Source text
+===+
Hackena CTF - LWE Lattice Challenge Writeup

Challenge Overview

I was given a Python script (chall.py) that implements a lattice-based cryptographic scheme and an output file containing the public parameters and encrypted flag.

Analysis

Understanding the Scheme

The challenge constructs the following:

1. Secret generation: A small vector z ∈ {-1, 0, 1}^n is generated

2. Lattice basis Bs: A special structured matrix of the form:

   Bs = [ q·I_k  |    0    ]
        [   X    | I_{n-k} ]
   

   where k = 12, n = 40, and q = 12289

3. Secret s: Computed as s = z · Bs (mod q)

4. LWE instance: b = s·A + e (mod q) where e ∈ {-1, 0, 1}^m is small error
5. Encryption: The flag is XOR'd with SHA256(s)

Key Parameters

• q = 12289 (prime modulus)
• n = 40 (secret dimension)
• k = 12 (identity block size)
• m = 60 (LWE sample dimension)

Solution Strategy

The goal is to recover s to derive the decryption key. Since s = z·Bs where z is small, this is a bounded distance decoding (BDD) problem that can be solved using lattice reduction.

Kannan's Embedding Technique

I constructed a lattice that encodes both constraints: 1. s = z·Bs (s lies in the Bs lattice) 2. b = s·A + e (LWE relation with small error)

Substituting, I got: z·(Bs·A) + e ≡ b (mod q)

I built the embedding lattice:

L = [ q·I_m   |    0    |  0 ]
    [ (Bs·A)ᵀ |  c·I_n  |  0 ]
    [    b    |    0    |  W ]

Where: - c is a scaling factor for the z components - W is the embedding weight to identify the target vector

A short vector in this lattice corresponds to (e, c·z, W) where both e and z are small.
+===+
(Dataset items)
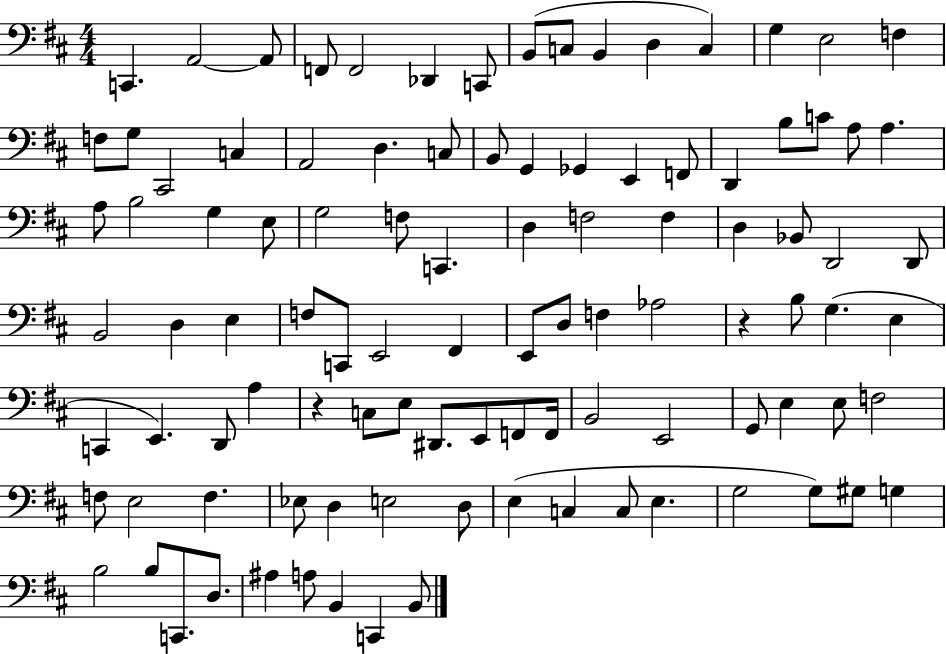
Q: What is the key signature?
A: D major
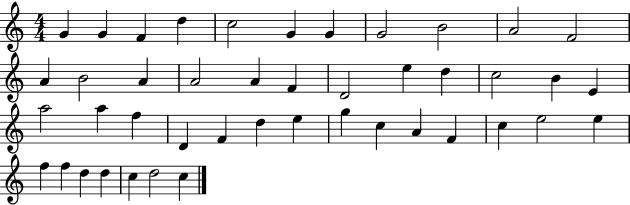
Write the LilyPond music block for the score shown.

{
  \clef treble
  \numericTimeSignature
  \time 4/4
  \key c \major
  g'4 g'4 f'4 d''4 | c''2 g'4 g'4 | g'2 b'2 | a'2 f'2 | \break a'4 b'2 a'4 | a'2 a'4 f'4 | d'2 e''4 d''4 | c''2 b'4 e'4 | \break a''2 a''4 f''4 | d'4 f'4 d''4 e''4 | g''4 c''4 a'4 f'4 | c''4 e''2 e''4 | \break f''4 f''4 d''4 d''4 | c''4 d''2 c''4 | \bar "|."
}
+===+
Problem to work on
Echo the full LWE lattice challenge writeup back verbatim, from its title line to its last sentence.

Result for this task
Hackena CTF - LWE Lattice Challenge Writeup

Challenge Overview

I was given a Python script (chall.py) that implements a lattice-based cryptographic scheme and an output file containing the public parameters and encrypted flag.

Analysis

Understanding the Scheme

The challenge constructs the following:

1. Secret generation: A small vector z ∈ {-1, 0, 1}^n is generated

2. Lattice basis Bs: A special structured matrix of the form:

   Bs = [ q·I_k  |    0    ]
        [   X    | I_{n-k} ]
   

   where k = 12, n = 40, and q = 12289

3. Secret s: Computed as s = z · Bs (mod q)

4. LWE instance: b = s·A + e (mod q) where e ∈ {-1, 0, 1}^m is small error
5. Encryption: The flag is XOR'd with SHA256(s)

Key Parameters

• q = 12289 (prime modulus)
• n = 40 (secret dimension)
• k = 12 (identity block size)
• m = 60 (LWE sample dimension)

Solution Strategy

The goal is to recover s to derive the decryption key. Since s = z·Bs where z is small, this is a bounded distance decoding (BDD) problem that can be solved using lattice reduction.

Kannan's Embedding Technique

I constructed a lattice that encodes both constraints: 1. s = z·Bs (s lies in the Bs lattice) 2. b = s·A + e (LWE relation with small error)

Substituting, I got: z·(Bs·A) + e ≡ b (mod q)

I built the embedding lattice:

L = [ q·I_m   |    0    |  0 ]
    [ (Bs·A)ᵀ |  c·I_n  |  0 ]
    [    b    |    0    |  W ]

Where: - c is a scaling factor for the z components - W is the embedding weight to identify the target vector

A short vector in this lattice corresponds to (e, c·z, W) where both e and z are small.